Being a leaseholder often means having to cough up for extra charges, like ground rent and service charges. You might also have to pay into a ‘reserve’ or ‘sinking’ fund for any work that needs doing, or repairs to shared areas like the roof. Knowing these costs in advance will help you weigh up whether or not a property is really as affordable as it seems.

Also, renewing a lease can be pricey. You’ll need to negotiate a price with the freeholder. Sometimes, it can cost up to 20% of the property’s value. There’s been some talk of lowering the cost of renewing a lease, but nothing’s come of it so far.

And remember, being the new owner doesn’t mean you get a fresh lease. You just take over however many years are left on the last owner’s lease.

Leaseholds on new-builds

If you’re buying a new-build, you need to be clear whether you’re buying it leasehold or freehold – and if it’s leasehold, what the charges are. There have been horror stories over the years about people who buy new-builds only to be stung by eye-watering ground rents and service charges. So be sure to investigate.

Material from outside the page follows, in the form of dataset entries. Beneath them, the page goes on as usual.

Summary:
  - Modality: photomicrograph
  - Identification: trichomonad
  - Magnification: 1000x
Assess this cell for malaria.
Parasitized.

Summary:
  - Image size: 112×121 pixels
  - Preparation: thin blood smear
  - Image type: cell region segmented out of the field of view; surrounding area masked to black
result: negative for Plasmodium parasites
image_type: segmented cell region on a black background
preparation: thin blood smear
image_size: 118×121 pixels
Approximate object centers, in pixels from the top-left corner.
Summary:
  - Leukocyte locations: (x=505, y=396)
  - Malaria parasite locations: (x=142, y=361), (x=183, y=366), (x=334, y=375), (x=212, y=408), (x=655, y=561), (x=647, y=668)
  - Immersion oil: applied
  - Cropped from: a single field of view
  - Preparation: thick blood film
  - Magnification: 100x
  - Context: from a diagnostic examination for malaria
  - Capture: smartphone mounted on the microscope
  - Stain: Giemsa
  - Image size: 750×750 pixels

Also, developers can sell on the freehold to another company whenever they like – and that company can decide to put the charges up to whatever they like. So be sure to check whether the developer can sell the freehold on.

Leasehold with share of freehold (commonhold)

In some cases, you may buy a property with a share of the freehold. This means you still have a lease, but own part of the land that the building is on, too. It could be that all the leaseholders own an equal share of the freehold (say, one house, split into four flats, with four equal shares). Whatever, you’ll need to agree with the other leaseholders on paying for repairs, maintenance and so on.

Things to think about

If you’re buying a leasehold property, there are a few extra things to weigh up. How long is the lease? How much will it cost to renew – and how easy will that be? What are the ground rents and service charges? Are the shared areas in good nick, or is major work on the horizon? And if it’s a new-build, could the developer sell on the freehold?

In a nutshell

If you’re buying a property in the UK, it could be leasehold or freehold (or both). Leasehold means you have the right to live on the land for a set number of years. Freehold means you own the land (or a share of it yourself). Houses with short leases can be cheaper, but harder to get a mortgage on and harder to sell. Leaseholders usually have to pay ground rent and service charges, which can be steep.